= INFORMATION GIVEN =
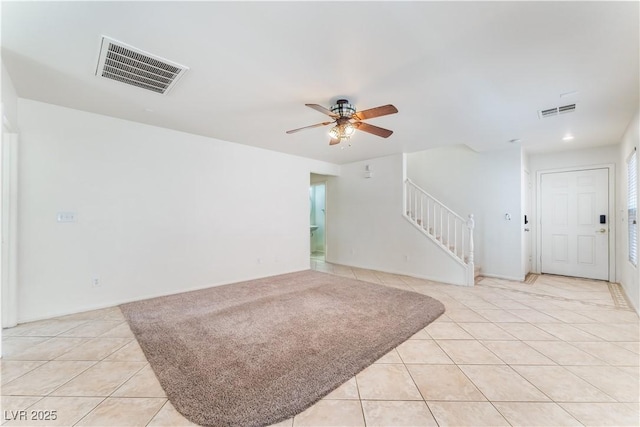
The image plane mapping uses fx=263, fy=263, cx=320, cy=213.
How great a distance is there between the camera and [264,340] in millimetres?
2467

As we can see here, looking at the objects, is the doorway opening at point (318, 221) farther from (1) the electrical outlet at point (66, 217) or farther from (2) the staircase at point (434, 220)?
(1) the electrical outlet at point (66, 217)

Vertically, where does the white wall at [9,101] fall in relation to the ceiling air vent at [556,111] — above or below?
below

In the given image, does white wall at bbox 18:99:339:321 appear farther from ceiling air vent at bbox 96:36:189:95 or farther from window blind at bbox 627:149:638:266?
window blind at bbox 627:149:638:266

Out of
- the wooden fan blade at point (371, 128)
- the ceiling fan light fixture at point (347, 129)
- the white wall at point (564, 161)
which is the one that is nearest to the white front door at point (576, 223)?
the white wall at point (564, 161)

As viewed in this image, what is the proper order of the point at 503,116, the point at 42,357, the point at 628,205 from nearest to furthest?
1. the point at 42,357
2. the point at 503,116
3. the point at 628,205

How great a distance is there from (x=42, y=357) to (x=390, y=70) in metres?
3.83

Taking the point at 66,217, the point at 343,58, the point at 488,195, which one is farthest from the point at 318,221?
the point at 343,58

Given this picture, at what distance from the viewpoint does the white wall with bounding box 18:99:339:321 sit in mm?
3043

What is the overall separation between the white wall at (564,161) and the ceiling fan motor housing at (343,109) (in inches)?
194

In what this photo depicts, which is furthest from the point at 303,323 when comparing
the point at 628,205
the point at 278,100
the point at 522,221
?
the point at 628,205

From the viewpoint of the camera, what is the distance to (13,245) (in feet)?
9.20

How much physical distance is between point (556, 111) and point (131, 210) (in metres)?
5.62

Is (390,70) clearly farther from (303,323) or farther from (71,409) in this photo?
(71,409)

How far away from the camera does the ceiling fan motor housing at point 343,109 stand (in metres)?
2.84
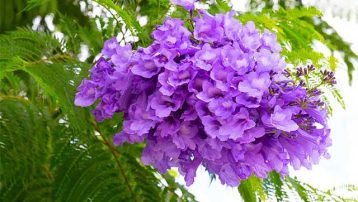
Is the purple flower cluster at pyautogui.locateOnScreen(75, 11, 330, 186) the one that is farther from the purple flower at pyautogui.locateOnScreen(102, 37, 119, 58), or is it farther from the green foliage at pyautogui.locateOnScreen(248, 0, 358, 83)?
the green foliage at pyautogui.locateOnScreen(248, 0, 358, 83)

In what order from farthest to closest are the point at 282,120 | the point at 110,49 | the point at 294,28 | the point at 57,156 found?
the point at 294,28 → the point at 57,156 → the point at 110,49 → the point at 282,120

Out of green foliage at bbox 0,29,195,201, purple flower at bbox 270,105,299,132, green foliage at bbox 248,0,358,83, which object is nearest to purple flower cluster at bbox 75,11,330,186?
purple flower at bbox 270,105,299,132

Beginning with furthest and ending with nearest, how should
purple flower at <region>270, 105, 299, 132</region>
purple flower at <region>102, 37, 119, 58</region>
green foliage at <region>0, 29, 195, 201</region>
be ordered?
1. green foliage at <region>0, 29, 195, 201</region>
2. purple flower at <region>102, 37, 119, 58</region>
3. purple flower at <region>270, 105, 299, 132</region>

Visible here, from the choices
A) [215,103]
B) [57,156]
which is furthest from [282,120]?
[57,156]

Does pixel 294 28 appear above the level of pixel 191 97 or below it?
above

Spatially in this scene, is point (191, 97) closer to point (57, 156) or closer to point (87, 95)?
point (87, 95)

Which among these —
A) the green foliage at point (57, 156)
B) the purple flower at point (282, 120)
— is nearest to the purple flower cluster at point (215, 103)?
the purple flower at point (282, 120)

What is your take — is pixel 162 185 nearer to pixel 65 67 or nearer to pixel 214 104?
pixel 65 67

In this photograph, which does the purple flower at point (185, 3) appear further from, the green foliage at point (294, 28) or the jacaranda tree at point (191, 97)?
the green foliage at point (294, 28)
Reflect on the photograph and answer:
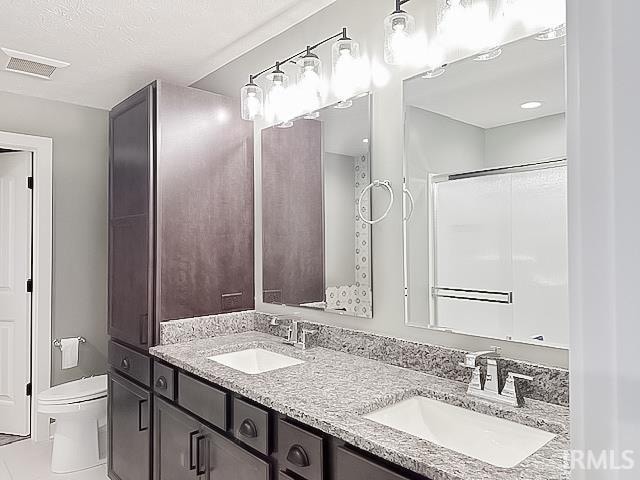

= PROBLEM TO WORK ON =
Which lines in the data above contain the string "foliage", matching case exactly? Copy each of those lines in full.

= RESULT OF THE TASK =
Is the purple flower cluster at pyautogui.locateOnScreen(75, 11, 330, 186) the one that is farther from the purple flower at pyautogui.locateOnScreen(102, 37, 119, 58), or is it farther from the green foliage at pyautogui.locateOnScreen(248, 0, 358, 83)?
the green foliage at pyautogui.locateOnScreen(248, 0, 358, 83)
Out of green foliage at bbox 0,29,195,201, purple flower at bbox 270,105,299,132, green foliage at bbox 248,0,358,83, which object is nearest to purple flower cluster at bbox 75,11,330,186?
green foliage at <region>0, 29, 195, 201</region>
1. green foliage at <region>0, 29, 195, 201</region>
A) the green foliage at point (57, 156)
In this photograph, which does the purple flower at point (185, 3) appear further from, the green foliage at point (294, 28) or the jacaranda tree at point (191, 97)?
the green foliage at point (294, 28)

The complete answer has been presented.